> _Source excerpt_
Bankruptcy for Business Reorganization

Chapter 11 is one of the sections of the United States Bankruptcy Code, that allows entities in debt to reorganize under a specific set of laws.  Most Chapter 11 bankruptcy protection cases are filed by businesses, though the process can be filed by an individual as well.  Chapter 11 is similar to Chapter 13, which is the section of Bankruptcy Code used mostly by individuals who seek to reorganize their finances.

When a Business is Financially Struggling

Generally, when a business entity is not able to pay off all their creditors, they may consider filing for bankruptcy protection.  The two most common choices of bankruptcy protection that businesses file are Chapter 7 and Chapter 11.

Chapter 7 dictates liquidation of the company’s assets.  Usually the business stops operating before or during the bankruptcy proceedings.

In contrast, when filing for Chapter 11 bankruptcy protection, the company can continue to operate and exist during and after the bankruptcy process.

Financial Plans After the Filing

After filing for Chapter 11 bankruptcy protection, a business has 120 days to create their own plan for reorganization.  If several plans are presented to the bankruptcy court, the creditors can vote on the plan which they feel is in their best interest.

If all the creditors agree to one of the plans put forward, and the bankruptcy court approves of the plan, the plan is implemented.

If the creditors cannot agree on the plan, or if the bankruptcy court doesn’t approve of it, the court could dismiss the Chapter 11 filing, or convert the case to a Chapter 7 bankruptcy protection case, in which case the assets of the business would be liquidated.

Creditors that have collateral in the debtor’s assets, or secured creditors, have priority over ones that don’t.

Any business that files for Chapter 11 bankruptcy protection has 60 days to hand in an official statement that lists all of the company’s liabilities and assets.

Benefits of Reorganization

There are several benefits afforded to a company when they file for Chapter 11 bankruptcy protection.  The idea behind Chapter 11 is to facilitate the business being able to reorganize its finances and achieve a more stable financial position.

> _Jobs_
**1)** Using the bankruptcy excerpt, answer these:
(a) After filing for Chapter 11, how many days does a business have to create its own reorganization plan?
(b) Which chapter dictates liquidation of the company's assets?
(c) Which creditors have priority over those that don't?
**2)** In the bankruptcy excerpt, rewrite the stretch from "If the creditors" through "liabilities and assets.", swapping "60 days" for "90 days".

> _Extracted records_
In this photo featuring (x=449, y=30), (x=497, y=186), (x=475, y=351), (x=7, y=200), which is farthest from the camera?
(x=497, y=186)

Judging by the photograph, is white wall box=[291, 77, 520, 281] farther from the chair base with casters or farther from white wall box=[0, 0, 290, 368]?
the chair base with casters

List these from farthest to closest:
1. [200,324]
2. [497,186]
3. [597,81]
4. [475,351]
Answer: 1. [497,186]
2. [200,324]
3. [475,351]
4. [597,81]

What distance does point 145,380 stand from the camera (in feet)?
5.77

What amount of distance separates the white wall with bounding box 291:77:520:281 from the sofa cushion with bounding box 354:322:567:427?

> _Worked solutions_
**1)**
(a) 120 days.
(b) Chapter 7.
(c) Secured creditors, meaning those that have collateral in the debtor's assets.

**2)**
If the creditors cannot agree on the plan, or if the bankruptcy court doesn’t approve of it, the court could dismiss the Chapter 11 filing, or convert the case to a Chapter 7 bankruptcy protection case, in which case the assets of the business would be liquidated.

Creditors that have collateral in the debtor’s assets, or secured creditors, have priority over ones that don’t.

Any business that files for Chapter 11 bankruptcy protection has 90 days to hand in an official statement that lists all of the company’s liabilities and assets.